Prefabricated straw panels and Passive Home strategies were applied to Aska’s Animal Haus, a home in Victor, Idaho, developed by Love Schack Architecture from its Driggs, Idaho workplace. The company operates offices in both Driggs and Bozeman, Montana. Finished in 2025, the 3,292-square-foot home sits simply across the border from Teton County, Wyoming– where land prices and structure expenses match those in neighboring Jackson– but it was created with a various set of concerns.
Aska’s Animal Haus rests on the family’s home in Victor, Idaho, where the owners run a nonprofit animal rescue. (Paul Lavold)The owners run Aska’s Animals, a nonprofit animal rescue with a turning cast of pet dogs, pigs, and goats. They are long-lasting citizens of the Victor community with a young child and a growing boarding business– the type of clients Schack refers to as “legacy customers,” constructing not to flip however to remain. They needed a home that could support their household and their rescue operation under the exact same roofing. Designer Lindsay Schack’s service was to work with the website’s sloping topography: the family lives upstairs, while a walkout basement listed below provides resilient, sanitary area for the animals, with direct access to the backyard. When the rescue eventually relocates to a different structure, the lower level converts to household area.
The open living area and kitchen area of Aska’s Animal Haus features deep window sills resulting from the density of the straw panel walls. (Paul Lavold)
The product that made the project possible is still relatively new: upraised straw panels manufactured by New Frameworks, a Vermont-based company that is broadening its local operations.

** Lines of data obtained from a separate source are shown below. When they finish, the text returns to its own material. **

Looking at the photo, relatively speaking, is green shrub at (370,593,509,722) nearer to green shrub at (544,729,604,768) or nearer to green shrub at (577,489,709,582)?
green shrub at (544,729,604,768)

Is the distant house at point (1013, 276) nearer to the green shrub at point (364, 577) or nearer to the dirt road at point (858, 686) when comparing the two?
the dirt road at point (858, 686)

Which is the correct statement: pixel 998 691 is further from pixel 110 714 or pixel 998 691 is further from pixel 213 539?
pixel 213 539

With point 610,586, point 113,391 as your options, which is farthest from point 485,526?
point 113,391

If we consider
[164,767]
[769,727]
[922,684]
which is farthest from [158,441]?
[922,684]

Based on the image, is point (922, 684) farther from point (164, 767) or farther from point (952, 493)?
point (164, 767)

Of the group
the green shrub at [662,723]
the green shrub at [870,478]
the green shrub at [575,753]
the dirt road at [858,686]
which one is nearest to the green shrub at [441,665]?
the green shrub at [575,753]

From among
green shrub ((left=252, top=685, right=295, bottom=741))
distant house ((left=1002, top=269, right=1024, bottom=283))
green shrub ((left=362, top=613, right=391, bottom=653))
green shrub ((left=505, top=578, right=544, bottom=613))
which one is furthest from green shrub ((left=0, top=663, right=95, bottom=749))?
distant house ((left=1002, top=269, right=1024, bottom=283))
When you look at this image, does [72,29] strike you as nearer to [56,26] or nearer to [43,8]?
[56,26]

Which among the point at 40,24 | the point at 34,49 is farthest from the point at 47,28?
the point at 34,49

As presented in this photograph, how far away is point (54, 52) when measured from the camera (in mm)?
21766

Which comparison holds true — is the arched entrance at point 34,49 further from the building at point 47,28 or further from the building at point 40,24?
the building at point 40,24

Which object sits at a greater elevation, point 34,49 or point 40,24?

The panels look and behave like traditional structural insulated panels– wood-framed assemblies that arrive on a truck ready to be lifted into place. The difference is what’s within. Rather of foam, the bays are filled with sliced, compressed straw– not entire bales, however an agricultural waste item processed into thick insulation that does not draw in pests and withstands fire similar to heavy timber. The completed panels can be covered with basic drywall or utilized as a substrate for plaster, making them suitable with natural interior finishes. Electrical and pipes run through a service chase wall framed on the interior side of the panels– an information that looks completely traditional to the tradespeople who appear to wire and plumb your home.